═══ SELECTED PASSAGE
# 4 Gauge Wire Required? 60A fuse, can I use 8 gauge?



## jcmsupport (Jan 14, 2012)

I have a Punch amp that is rated at 560 RMS via 2 OHM load. It uses 2 30A which equals 60. It states 8 gauge is fine for that amp.

However, I want to buy this amp:

ROCKFORD FOSGATE PRIME SERIES CLASS D 750W RMS 1 CHANNEL FULL RANGE AMPLIFIER | eBay

It states 4 Gauge is required. An in-line 60A fuse is recommended, in which I would just swap out the old punch 500 for the new guy above to get 100 RMS more. 

Doing the math, I'm going to assume the Punch amp is underrated like the current one I have in which it's 60 RMS more. So it's 660 RMS with the new amp divided by 12v (my battery) and I get 55 Amps which should be ok under the 60A fuse.

Now, I have KnuKonceptz wire, I have a 150A miniANL via 4 gauge going to 2 distro blocks that output 8 gauge, all KnuKonceptz.

According to Knu: Knukonceptz product detail for KOLOSSUS FLEKS KABLE 8 GAUGE BLACK POWER/GROUND WIRE

Their 8 in which I have is Max load 60A @ 20' with 805 stands. Question is, I should be able to use the amp above no problem simply switching it out with the old punch to acquire just 100 RMS more. I would be powered just 120.9 Kappa Subs at 350 RMS each. 

The impedance is switchable with these subs from 2 to 4 OHM. I'd set it to 4 as they are SVC and wiring them both to a 2 OHM load. Thus getting around 660 each with the new amp above, rather then 550 each with the Punch amp I have.
══════
═══ GIVEN DATA
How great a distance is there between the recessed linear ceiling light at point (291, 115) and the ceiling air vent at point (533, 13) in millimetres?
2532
══════
**TASK REQUIREMENTS:**
Pick up the forum post about wiring a new car amplifier with 8 gauge wire and continue it after its last sentence. None of the lines are needed for what comes next.

**TASK OUTPUT:**
Mind you, I don't feel like upgrading at this time the wiring. But why not spend just an extra 100 for a slimmer amp if I can get away with 100 RMS more to cater to the 700 load that my subs would be optimal at.

Any input would be appreciated!


----------



## ATOMICTECH62 (Jan 24, 2009)

If you are only running a foot or two of 8ga from the dist and have 4ga to the battery you are fine.if you are running 8ga to the battery you should upgrade it to 4ga regardless.


----------



## jcmsupport (Jan 14, 2012)

ATOMICTECH62 said:


> If you are only running a foot or two of 8ga from the dist and have 4ga to the battery you are fine.if you are running 8ga to the battery you should upgrade it to 4ga regardless.


It's simply 4 to 8 via the distro block. A foot you say? I think it's less then that, give or take a foot. I should be ok right with the in-fuse in place?


----------



## ATOMICTECH62 (Jan 24, 2009)

Yes.No problem.


----------



## ATOMICTECH62 (Jan 24, 2009)

Why dont you just get another 1 foot piece of 4ga if it makes you feel comfortable.
A lot of shops will just give you a piece for free.I would.


----------



## jcmsupport (Jan 14, 2012)

ATOMICTECH62 said:


> Why dont you just get another 1 foot piece of 4ga if it makes you feel comfortable.
> A lot of shops will just give you a piece for free.I would.


I don't believe you can go 4 gauge to 4 gauge, I have to go 4 to 8 gauge.


----------



## MarkZ (Dec 5, 2005)

The 8ga coming from your distro block is perfectly fine.


----------



## jcmsupport (Jan 14, 2012)

MarkZ said:


> The 8ga coming from your distro block is perfectly fine.


Hey, I appreciate the response, I mean, doing the math, it should be alright.


----------



## kyheng (Jan 31, 2007)

The Knu's 8AWG OFC can take [email protected]
Certain company require you to use 4AWG is because most of the power cables in the market are over rated....


----------



## lbp775 (Jul 7, 2011)

jcmsupport said:


> I don't believe you can go 4 gauge to 4 gauge, I have to go 4 to 8 gauge.


Why can't you do this? I have a fused distro that has 4 gauge in/out. Is this not recommended?


----------



## minbari (Mar 3, 2011)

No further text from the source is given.